Most of the correspondents were surprised by the call. Many have spent nearly 20 years in Spain and had never got any information from the Prime Minister's office in La Moncloa Palace.

On Monday 15 March, the Association of Foreign Correspondents met in Madrid to officially complain about what they described as manipulation by the government.

The blatant lies and misinformation issued by the Spanish ministers brought to its knees a party that had mastered the fine art of spin and media control. On Saturday, just two days after the explosions in Madrid, spontaneous demonstrations took place outside the headquarters of the Popular Party in Madrid.

It quickly spread to other cities and Barcelona, Bilbao, Seville and many others staged further protests against the PP.

In Madrid, the main concentration took place outside the PP headquarters, where 5,000 citizens met at about 6pm, keeping the protest going until 6am, shouting slogans such as "Your war. Our dead" and "We want the truth before the elections".

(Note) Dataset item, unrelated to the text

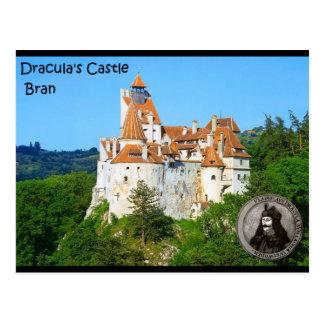 ドラキュラの城、ぬか、Transylvannia ポストカード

In Barcelona, 7,000 people demonstrated; hundreds gathered in Coruña, Vigo, Uvieu, Seville,, Bilbo, Xixón, Santiago de Compostela, Valencia, Alacant, Valladolid, Santa Cruz de Tenerife, Cáceres, Palms de Mallorca, Zaragoza, Burgos and Donosti. The PP described the demonstrations as "undemocratic".

Even at this stage, after al-Qaeda had claimed responsibility via a fax to a London newspaper and ETA had rejected any responsibility in the event, PP Home minister Acebes kept insisting ETA had planted the bombs.

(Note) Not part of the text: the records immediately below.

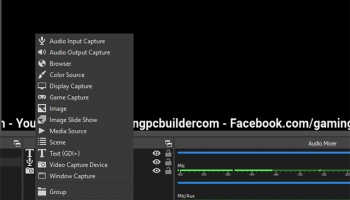 OBS Live Streaming Guide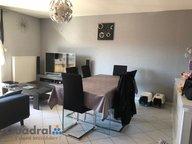 Appartement à louer F3 à Florange - Réf. 6039046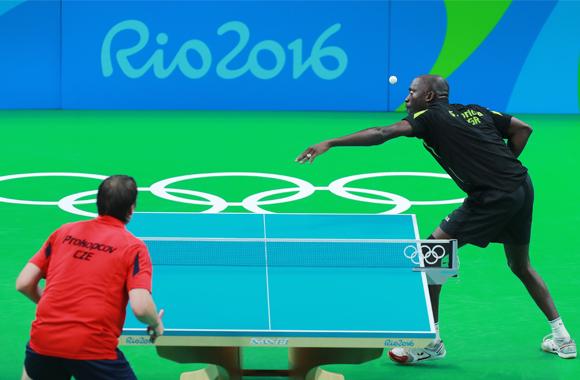 Photo Credit: ITTF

The insistence of the PP minister on blaming ETA is easy to understand. The rejection and anger caused by the bombs in Spain would transform into further votes for the Popular Party in the elections if voters believed ETA was to blame. It would also reinforce the support of the population for the repressive policies of the right-wing government against Basque pro-independence activists.

However, if the outrage was linked to Islamic militants before the election, the PP feared a backlash from a population that had always opposed the war against Iraq and now had to pay the price for the decision of a government that had opted to ignore the people's will.

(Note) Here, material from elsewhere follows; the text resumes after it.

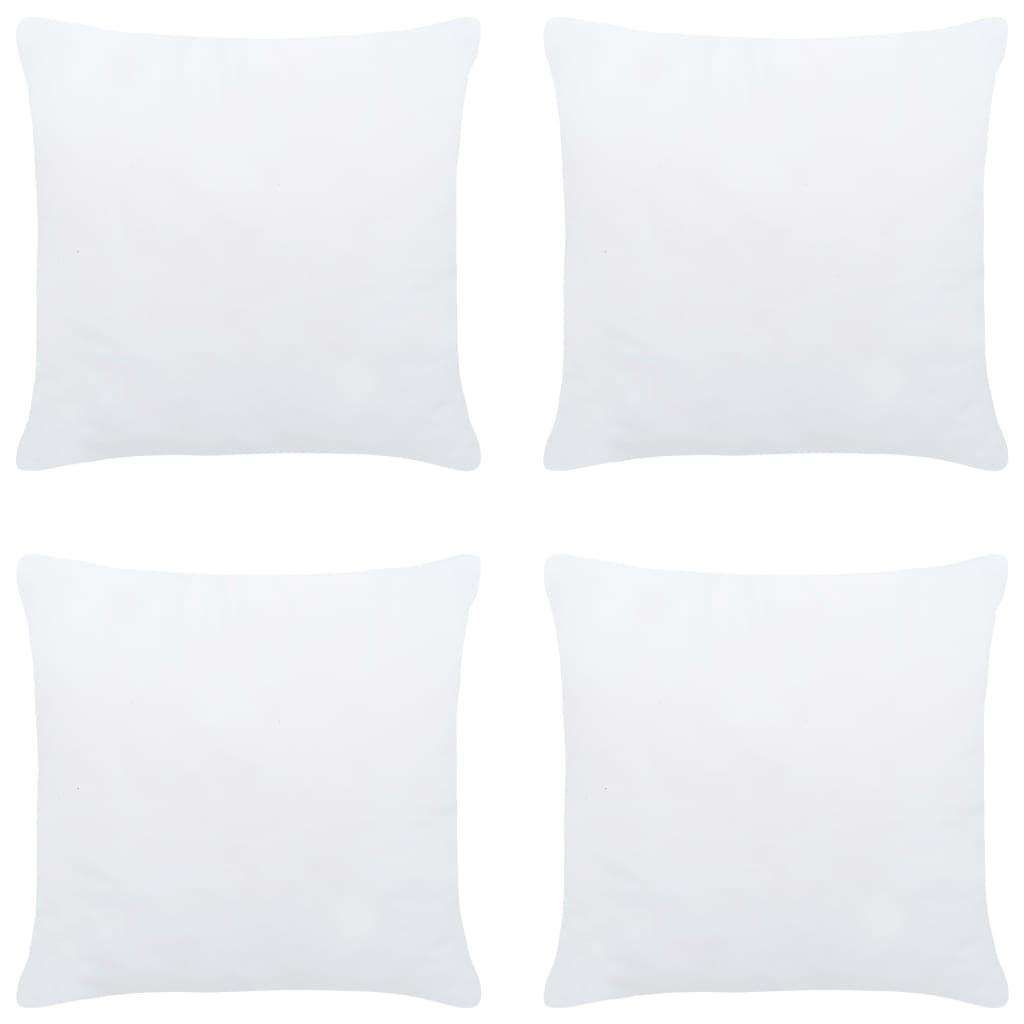 Polštářové výplně 4 ks 50 x 50 cm bílé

However, the PP's decision to blame ETA had further implications for the Basques. Basque citizens living outside the Basque Country felt intimidated and were afraid to leave their homes as they feared the anger the government's statements were inciting.

For Basque and anti-fascist political prisoners in Spanish jails, the situation was complicated. Many were attacked by prisoners incited to violence by prison officers. Askatasuna, the support organisation for Basque political prisoners, reported that in Alcala Meco high security prison, three female political prisoners — two Basque and one from anti-fascist organisation GRAPO — had been beaten by some prisoners in full view of the screws. After the attack, the three prisoners were placed in isolation cells.

In the same jail, prisoners threw stones and pieces of furniture against the windows of Basque political prisoners. In Burgos, Basque political prisoners had their status upgraded to the highest level, imposing many restrictions on their rights. In Villena, Edier Pérez was attacked in full view of the screws and another Basque prisoner suffered a panic attack and had to be taken to the prison infirmary.

In Ocaña 1 and Aranjuez, the political prisoners have been placed in isolation and cannot receive visits.

But it was the killing of shop-owner Angel Berrueta by a Spanish policeman in Iruñea that brought home the full implications of the government campaign against the Basque pro-independence left.

Angel, a baker and a supporter of Batasuna, was shot and stabbed by a policeman and his son after he refused to place a poster reading ETA No in his shop window, as the policeman's wife had requested. She went home and minutes later, her husband shot Angel three times while the son stabbed him with a machete.

To make things worst, when people tried to protest against the killing, the Spanish police baton-charged mourners.

In a separate incident, Conchi Sanchiz was taking part in protest against Angel's killing when the Basque police charged the demonstrators. As a consequence, she suffered a heart attack and died soon after.

The question is whether the Socialist Party, back in power after their defeat in 1996, will choose the policies of negotiation or those of the dirty war of the past.